Information provided Block Start
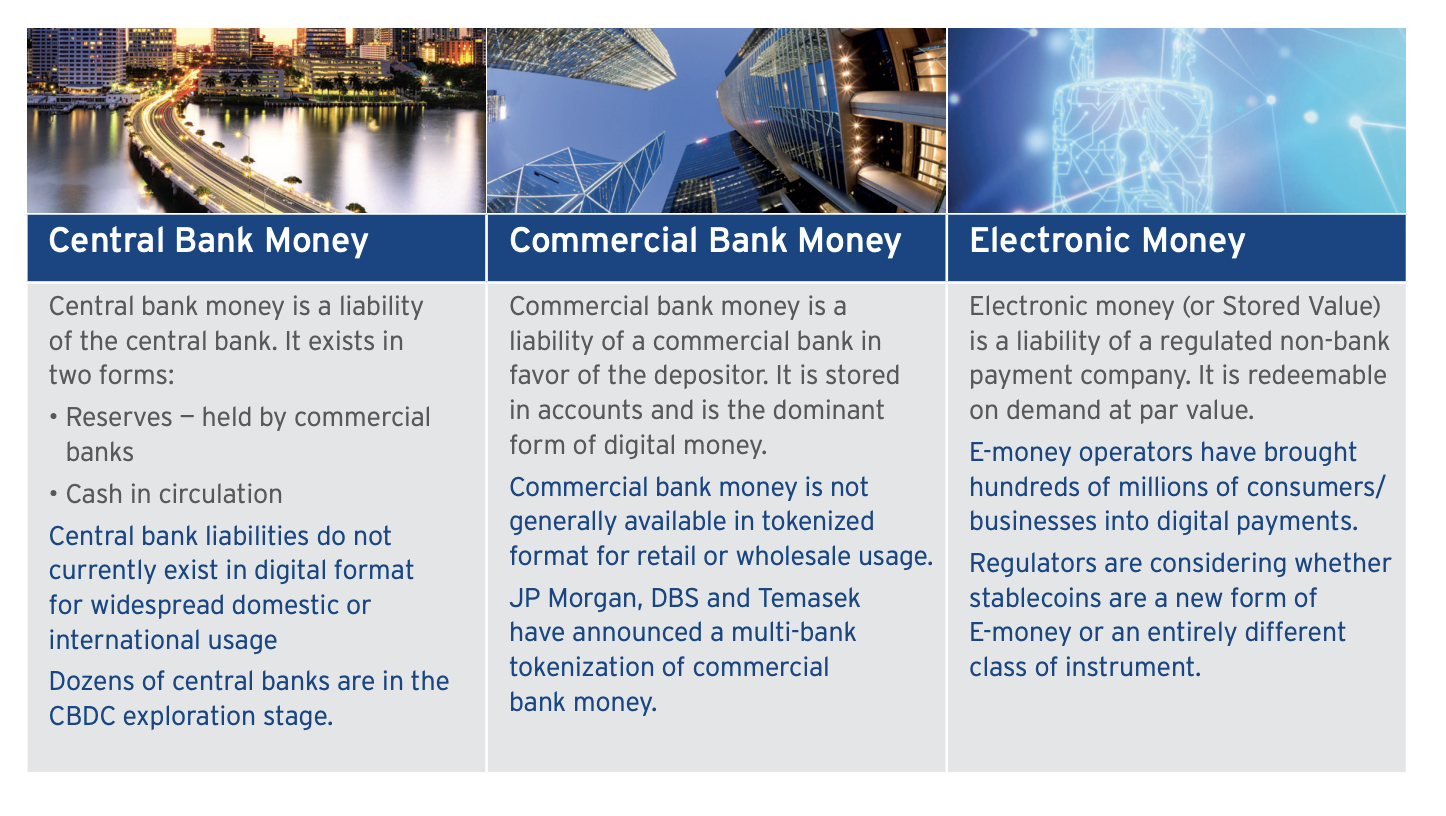 Central Bank Money

Central bank money is a liability of the central bank. It exists in two forms:

• Reserves — held by commercial banks

• Cash in circulation

Central bank liabilities do not currently exist in digital format for widespread domestic or international usage

Dozens of central banks are in the CBDC exploration stage.

Commercial Bank Money

Commercial bank money is a liability of a commercial bank in favor of the depositor. It is stored in accounts and is the dominant form of digital money.

Commercial bank money is not generally available in tokenized format for retail or wholesale usage.

JP Morgan, DBS and Temasek have announced a multi-bank tokenization of commercial bank money.

Electronic Money

Electronic money (or Stored Value) is a liability of a regulated non-bank payment company. It is redeemable on demand at par value.

E-money operators have brought hundreds of millions of consumers/ businesses into digital payments.

Regulators are considering whether stablecoins are a new form of E-money or an entirely different class of instrument.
Information provided Block End
* **Task statement**
Report each line above that includes the string "have".

* **Worked solution**
JP Morgan, DBS and Temasek have announced a multi-bank tokenization of commercial bank money.
E-money operators have brought hundreds of millions of consumers/ businesses into digital payments.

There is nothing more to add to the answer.